Considering the aforementioned concern related to hydrophilic acrylic materials, another foldable IOL that also started to be considered an ideal candidate for scleral suture fixation was the enVista IOL (model MX60, Bausch & Lomb, Inc.). This is a hydrophobic acrylic IOL with water content of approximately 4%, which was U.S. Food and Drug Administration (FDA) approved in 2012. It is a single-piece design with open loops, with 2 eyelets located at the optic–haptic junctions. This foldable IOL allows scleral suture fixation through a 1.80 mm corneal incision, with reportedly great stability likely because of 4 points of support, namely, the 2 sutures fixed to the eyelets and the 2 haptics placed in the ciliary sulcus.10 Although this IOL has an excellent safety profile when implanted in the capsular bag, there have been reports of dislocation after scleral suture fixation in cases lacking capsular support. Watane et al. described 25 dislocations of scleral-sutured MX60 IOLs due solely to fractures at the level of the eyelets; there was no suture breakage or knot slippage in any of the cases, but the intact suture passed through the fracture.11 Twenty fractures occurred postoperatively, whereas 5 fractures were observed intraoperatively, during IOL fixation.
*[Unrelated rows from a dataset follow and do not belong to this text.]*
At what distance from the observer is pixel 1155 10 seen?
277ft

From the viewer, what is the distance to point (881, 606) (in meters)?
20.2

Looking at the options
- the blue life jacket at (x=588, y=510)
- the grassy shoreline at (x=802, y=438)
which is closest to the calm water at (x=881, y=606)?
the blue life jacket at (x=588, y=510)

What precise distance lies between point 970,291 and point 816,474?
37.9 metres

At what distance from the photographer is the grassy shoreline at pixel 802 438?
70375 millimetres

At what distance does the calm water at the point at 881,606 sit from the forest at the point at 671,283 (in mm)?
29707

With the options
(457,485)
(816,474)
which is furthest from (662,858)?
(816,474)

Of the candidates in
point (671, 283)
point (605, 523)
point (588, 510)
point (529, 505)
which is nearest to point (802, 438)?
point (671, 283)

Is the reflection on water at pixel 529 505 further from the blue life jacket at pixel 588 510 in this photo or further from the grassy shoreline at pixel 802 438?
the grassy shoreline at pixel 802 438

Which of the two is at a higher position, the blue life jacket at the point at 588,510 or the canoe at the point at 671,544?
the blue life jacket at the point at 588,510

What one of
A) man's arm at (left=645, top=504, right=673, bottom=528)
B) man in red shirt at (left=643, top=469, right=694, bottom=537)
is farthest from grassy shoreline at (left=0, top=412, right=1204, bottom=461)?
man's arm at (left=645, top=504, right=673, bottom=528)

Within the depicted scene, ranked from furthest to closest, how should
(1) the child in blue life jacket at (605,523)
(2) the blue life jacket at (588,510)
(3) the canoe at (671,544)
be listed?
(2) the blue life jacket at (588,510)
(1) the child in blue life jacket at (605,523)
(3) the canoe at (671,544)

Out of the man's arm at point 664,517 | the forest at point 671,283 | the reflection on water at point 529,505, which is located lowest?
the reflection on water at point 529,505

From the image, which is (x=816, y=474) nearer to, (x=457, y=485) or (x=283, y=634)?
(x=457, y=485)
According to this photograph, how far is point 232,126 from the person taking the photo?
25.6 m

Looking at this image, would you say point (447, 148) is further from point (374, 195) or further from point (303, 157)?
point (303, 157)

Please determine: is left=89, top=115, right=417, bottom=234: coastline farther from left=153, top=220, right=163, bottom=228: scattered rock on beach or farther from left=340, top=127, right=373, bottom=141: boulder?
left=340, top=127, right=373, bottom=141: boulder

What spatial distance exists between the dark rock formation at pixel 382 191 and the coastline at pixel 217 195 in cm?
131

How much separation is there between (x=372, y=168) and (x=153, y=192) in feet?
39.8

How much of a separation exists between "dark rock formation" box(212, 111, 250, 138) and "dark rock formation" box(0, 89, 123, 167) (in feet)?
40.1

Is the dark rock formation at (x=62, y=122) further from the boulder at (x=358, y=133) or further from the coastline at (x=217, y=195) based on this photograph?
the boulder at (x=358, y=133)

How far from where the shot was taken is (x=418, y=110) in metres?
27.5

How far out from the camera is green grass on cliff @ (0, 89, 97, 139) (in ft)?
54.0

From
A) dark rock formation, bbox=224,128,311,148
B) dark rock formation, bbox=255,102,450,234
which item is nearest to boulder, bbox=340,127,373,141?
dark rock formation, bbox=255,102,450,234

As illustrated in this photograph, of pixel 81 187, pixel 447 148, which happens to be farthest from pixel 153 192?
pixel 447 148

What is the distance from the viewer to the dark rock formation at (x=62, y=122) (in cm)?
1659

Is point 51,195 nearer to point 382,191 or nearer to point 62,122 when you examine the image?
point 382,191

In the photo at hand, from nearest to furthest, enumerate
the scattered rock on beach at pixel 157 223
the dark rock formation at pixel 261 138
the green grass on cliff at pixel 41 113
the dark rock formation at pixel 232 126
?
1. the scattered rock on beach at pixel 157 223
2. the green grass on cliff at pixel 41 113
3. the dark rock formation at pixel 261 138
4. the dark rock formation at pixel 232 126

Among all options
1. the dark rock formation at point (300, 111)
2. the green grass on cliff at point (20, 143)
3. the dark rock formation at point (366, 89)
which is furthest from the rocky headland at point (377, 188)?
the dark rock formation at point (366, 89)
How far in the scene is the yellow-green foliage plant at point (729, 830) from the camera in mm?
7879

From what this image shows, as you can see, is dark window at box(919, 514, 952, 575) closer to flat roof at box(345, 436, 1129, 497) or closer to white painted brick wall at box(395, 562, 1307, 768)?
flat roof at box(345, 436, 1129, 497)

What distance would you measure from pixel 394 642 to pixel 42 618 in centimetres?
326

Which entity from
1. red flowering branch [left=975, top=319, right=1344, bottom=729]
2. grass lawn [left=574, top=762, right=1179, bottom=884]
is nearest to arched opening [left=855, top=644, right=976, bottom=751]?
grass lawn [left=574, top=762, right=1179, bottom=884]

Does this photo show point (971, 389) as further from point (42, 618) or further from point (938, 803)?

The suture used was Gore-Tex in most cases (N = 24) and Prolene in only 1 case. Two different knot configurations were used to secure the suture to the eyelet: simple pass method and modified cow-hitch method. Postoperative eyelet fracture occurred at 96 ± 125 days after IOL scleral suture fixation in this series. Another MX60 IOL was sutured in 10 cases, with 2 of them experiencing a repeat dislocation due to new eyelet fractures.

In this issue, the same group of authors, Watane et al., described their study (page 677) investigating the force required to fracture the eyelet of the MX60 IOL using a benchtop model. Two knot configurations were evaluated, using Gore-Tex sutures. Their results showed that the mean force required to fracture the eyelet in the simple pass suture configuration was 2.42 ± 0.11 N. The force was, however, significantly lower in the cow-hitch suture configuration, 1.40 ± 0.26 N (P < .001). This was the same benchtop model that had been used by Pollmann et al. to investigate Gore-Tex suture tension force leading to eyelet fracture with different knot configurations and different IOLs.12 Two enVista IOL models were included in the study by Pollmann et al., MX60 and MX60E IOLs. This latter is a second generation enVista IOL, which was U.S. FDA approved in 2018, and features enhanced material properties that produce controlled unfolding with improved optical recovery. The study found that eyelets of the first-generation MX60 IOL had greater strength than those of the second-generation MX60E IOL. Suture orientation (radial compared with nonradial) had no effect on the tension force required for MX60E IOL eyelet fracture. Therefore, it seems that use of the MX60E IOL for scleral suture fixation using Gore-Tex sutures in the cow-hitch configuration represents the most susceptible combination to eyelet fractures.

The quest for simplified surgical techniques to be used in the absence of adequate capsular support will certainly continue and will likely be influenced by the availability of new IOLs. However, surgeons must be aware of potential material and design limitations of IOLs when used in off-label procedures.